### [QUOTED TEXT]

□ □ □ □ □

AIME 2006 I · 第 14 题

Solution 1

We will use $[...]$ to denote volume (four letters), area (three letters) or length (two letters).

Let $T$ be the top of the tripod, $A,B,C$ are end points of three legs. Let $S$ be the point on $TA$ such that $[TS] = 4$ and $[SA] = 1$. Let $O$ be the center of the base equilateral triangle $ABC$. Let $M$ be the midpoint of segment $BC$. Let $h$ be the distance from $T$ to the triangle $SBC$ ($h$ is what we want to find).

We have the volume ratio $\frac {[TSBC]}{[TABC]} = \frac {[TS]}{[TA]} = \frac {4}{5}$.

So $\frac {h\cdot [SBC]}{[TO]\cdot [ABC]} = \frac {4}{5}$.

We also have the area ratio $\frac {[SBC]}{[ABC]} = \frac {[SM]}{[AM]}$.

□ □ □ □ □

### [DO THIS]
Write out the tripod solution above word for word, keeping every formula and line break unchanged.

### [DATASET CONTENT]
□ □ □ □ □

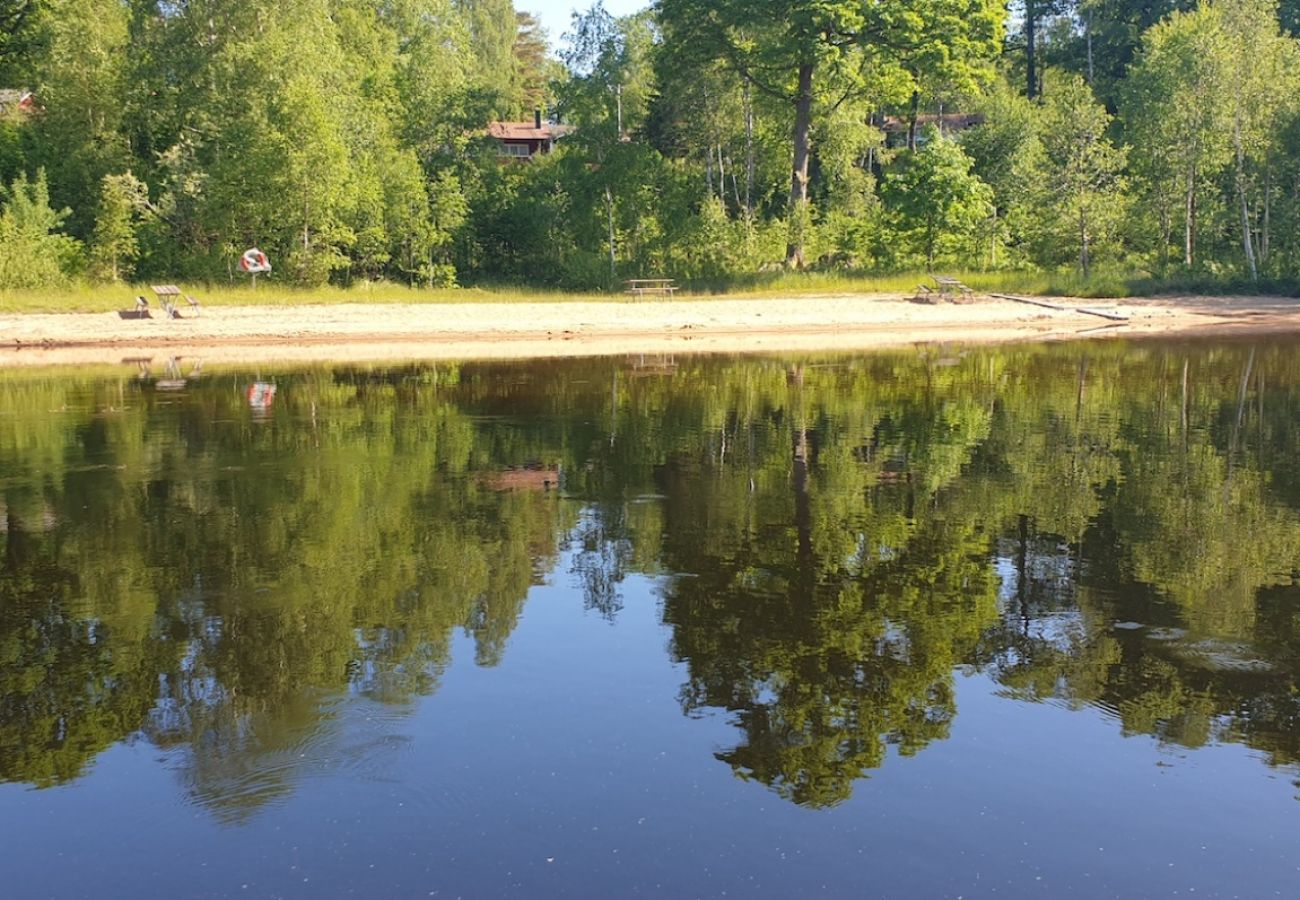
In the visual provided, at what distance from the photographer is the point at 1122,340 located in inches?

□ □ □ □ □

### [SOLUTION FOR THIS PROBLEM]
AIME 2006 I · 第 14 题

Solution 1

We will use $[...]$ to denote volume (four letters), area (three letters) or length (two letters).

Let $T$ be the top of the tripod, $A,B,C$ are end points of three legs. Let $S$ be the point on $TA$ such that $[TS] = 4$ and $[SA] = 1$. Let $O$ be the center of the base equilateral triangle $ABC$. Let $M$ be the midpoint of segment $BC$. Let $h$ be the distance from $T$ to the triangle $SBC$ ($h$ is what we want to find).

We have the volume ratio $\frac {[TSBC]}{[TABC]} = \frac {[TS]}{[TA]} = \frac {4}{5}$.

So $\frac {h\cdot [SBC]}{[TO]\cdot [ABC]} = \frac {4}{5}$.

We also have the area ratio $\frac {[SBC]}{[ABC]} = \frac {[SM]}{[AM]}$.